Page MenuHomePhabricator

Avoid indexing of local "copies" of the central user page
Closed, ResolvedPublic

Description

I noticed today that user pages from Meta-Wiki are also indexed from seemingly random wikis, possibly all. e.g. https://sw.wikibooks.org/wiki/Mtumiaji:Krinkle is a result in Google on the second page for my username (not higher than the version from Meta-Wiki, but still).

We should probably mark these as Noindex and/or ensure the Canonical link header is set to the central version?

Event Timeline

Krinkle renamed this task from Avoid indexing local "copies" of the central user page to Avoid indexing of local "copies" of the central user page.Oct 1 2017, 2:24 AM

There is a similar task, which proposes that __NOINDEX__ on the gobal user page should also be applied on local copies: T90475.

Setting the canonical link should be easy enough. Do we also need to mark these as no index in addition to that?

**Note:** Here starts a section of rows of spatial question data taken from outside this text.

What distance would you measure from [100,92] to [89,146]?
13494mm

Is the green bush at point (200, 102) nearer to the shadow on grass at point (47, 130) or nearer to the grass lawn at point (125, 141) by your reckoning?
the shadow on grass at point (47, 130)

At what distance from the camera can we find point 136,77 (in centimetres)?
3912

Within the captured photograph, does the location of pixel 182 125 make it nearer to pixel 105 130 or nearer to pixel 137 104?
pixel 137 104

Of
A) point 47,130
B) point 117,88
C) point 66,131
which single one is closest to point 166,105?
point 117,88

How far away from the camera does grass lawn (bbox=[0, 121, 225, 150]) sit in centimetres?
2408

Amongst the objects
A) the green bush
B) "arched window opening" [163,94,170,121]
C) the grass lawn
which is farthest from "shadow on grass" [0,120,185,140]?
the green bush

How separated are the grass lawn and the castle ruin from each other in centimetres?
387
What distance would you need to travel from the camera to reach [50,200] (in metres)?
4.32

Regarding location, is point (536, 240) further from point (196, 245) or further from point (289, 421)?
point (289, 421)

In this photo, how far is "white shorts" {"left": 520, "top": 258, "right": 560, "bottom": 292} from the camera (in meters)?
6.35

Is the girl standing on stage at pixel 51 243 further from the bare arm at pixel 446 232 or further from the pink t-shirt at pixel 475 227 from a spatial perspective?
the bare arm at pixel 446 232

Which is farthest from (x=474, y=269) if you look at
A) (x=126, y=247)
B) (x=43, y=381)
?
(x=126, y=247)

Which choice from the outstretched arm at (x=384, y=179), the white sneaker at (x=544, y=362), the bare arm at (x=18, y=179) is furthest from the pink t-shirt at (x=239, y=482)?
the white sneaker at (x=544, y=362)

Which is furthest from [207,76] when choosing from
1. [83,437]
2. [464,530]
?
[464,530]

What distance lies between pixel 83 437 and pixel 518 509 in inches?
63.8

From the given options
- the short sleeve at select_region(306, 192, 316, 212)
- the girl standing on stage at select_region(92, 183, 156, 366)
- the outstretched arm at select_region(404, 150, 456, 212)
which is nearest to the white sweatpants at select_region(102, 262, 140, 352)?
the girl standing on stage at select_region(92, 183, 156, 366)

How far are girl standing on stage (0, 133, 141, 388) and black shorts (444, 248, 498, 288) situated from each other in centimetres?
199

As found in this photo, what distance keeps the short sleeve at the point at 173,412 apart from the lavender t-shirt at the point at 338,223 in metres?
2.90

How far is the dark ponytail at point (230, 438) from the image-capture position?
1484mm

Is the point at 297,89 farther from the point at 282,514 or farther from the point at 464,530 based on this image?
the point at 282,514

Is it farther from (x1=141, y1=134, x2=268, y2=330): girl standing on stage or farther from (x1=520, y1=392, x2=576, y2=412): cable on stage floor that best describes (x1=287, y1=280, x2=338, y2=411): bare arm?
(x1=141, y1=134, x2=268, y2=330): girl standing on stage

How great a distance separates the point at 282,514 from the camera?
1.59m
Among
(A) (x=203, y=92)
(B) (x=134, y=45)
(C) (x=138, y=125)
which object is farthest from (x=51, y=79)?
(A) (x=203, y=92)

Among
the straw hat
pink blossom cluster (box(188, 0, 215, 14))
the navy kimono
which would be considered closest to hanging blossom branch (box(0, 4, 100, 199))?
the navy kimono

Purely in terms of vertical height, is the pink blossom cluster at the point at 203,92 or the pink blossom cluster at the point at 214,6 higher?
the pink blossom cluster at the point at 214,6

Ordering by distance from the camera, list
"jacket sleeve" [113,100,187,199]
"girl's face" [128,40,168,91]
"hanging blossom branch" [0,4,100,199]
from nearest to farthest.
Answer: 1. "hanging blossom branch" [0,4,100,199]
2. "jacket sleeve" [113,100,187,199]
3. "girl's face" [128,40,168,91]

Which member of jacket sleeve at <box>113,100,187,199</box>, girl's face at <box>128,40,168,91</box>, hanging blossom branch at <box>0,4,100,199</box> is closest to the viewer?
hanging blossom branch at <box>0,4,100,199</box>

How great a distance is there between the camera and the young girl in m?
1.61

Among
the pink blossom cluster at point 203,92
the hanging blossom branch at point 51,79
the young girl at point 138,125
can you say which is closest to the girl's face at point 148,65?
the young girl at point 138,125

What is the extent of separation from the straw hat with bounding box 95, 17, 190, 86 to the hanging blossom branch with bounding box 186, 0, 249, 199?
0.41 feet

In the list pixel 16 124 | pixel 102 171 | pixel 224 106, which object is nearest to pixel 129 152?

Change 381882 had a related patch set uploaded (by Legoktm; owner: Legoktm):
[mediawiki/extensions/GlobalUserPage@master] Set canonical URL of remote pages to central page

https://gerrit.wikimedia.org/r/381882

Krinkle triaged this task as Medium priority.Oct 3 2017, 6:10 PM

Change 381882 merged by jenkins-bot:
[mediawiki/extensions/GlobalUserPage@master] Set canonical URL of remote pages to central page

https://gerrit.wikimedia.org/r/381882

@Krinkle: My global userpage on Wikimedia Commons still appears in Google results, even with the text "… you see on this page was copied from". Is this an intentional exception by the Commons community?

Hmmm....

Screenshot_2019-07-09  you see on this page was copied from - Google Search.png (942×1 px, 112 KB)

Is this an intentional exception by the Commons community?

Not that I'm aware of...

Same for the dewiki page; the search terms "Benutzer ToBeFree de wikipedia" and "User ToBeFree Wikimedia Commons" are very specific, but to my knowledge, a properly working "NOINDEX" should prevent, or even remove, these results.

reopening, but perhaps it's the wrong phabricator task. T90475 seems to be relevant too. Judging by the title of this task here, however, it isn't yet fixed.

Indeed. The hundreds of local duplicates like https://en.wikipedia.beta.wmflabs.org/wiki/User:Krinkle and https://en.wikipedia.org/wiki/User:Timo_Tijhof_(WMF) still do not have noindex and do still appear in Google search results, in addition to their originals at Meta-Wiki.

Change 597906 had a related patch set uploaded (by Legoktm; owner: Legoktm):
[mediawiki/extensions/GlobalUserPage@master] Set 'noindex' for global user pages to avoid indexing by search engines

https://gerrit.wikimedia.org/r/597906

Change 597906 merged by jenkins-bot:
[mediawiki/extensions/GlobalUserPage@master] Set 'noindex' for global user pages to avoid indexing by search engines

https://gerrit.wikimedia.org/r/597906

https://www.google.com/search?q=%22you+see+on+this+page+was+copied+from%22&hl=en&filter=0&biw=2560&bih=1311 still has some results, but the few I checked out all have <meta name="robots" content="noindex,nofollow"/> set.

Good enough for me. I see the matches for my username have also dropped from 100s to only four. and those results for non-canonical URLs (m-dot with odd query parameter) which will presumably fall out once it gets recrawled.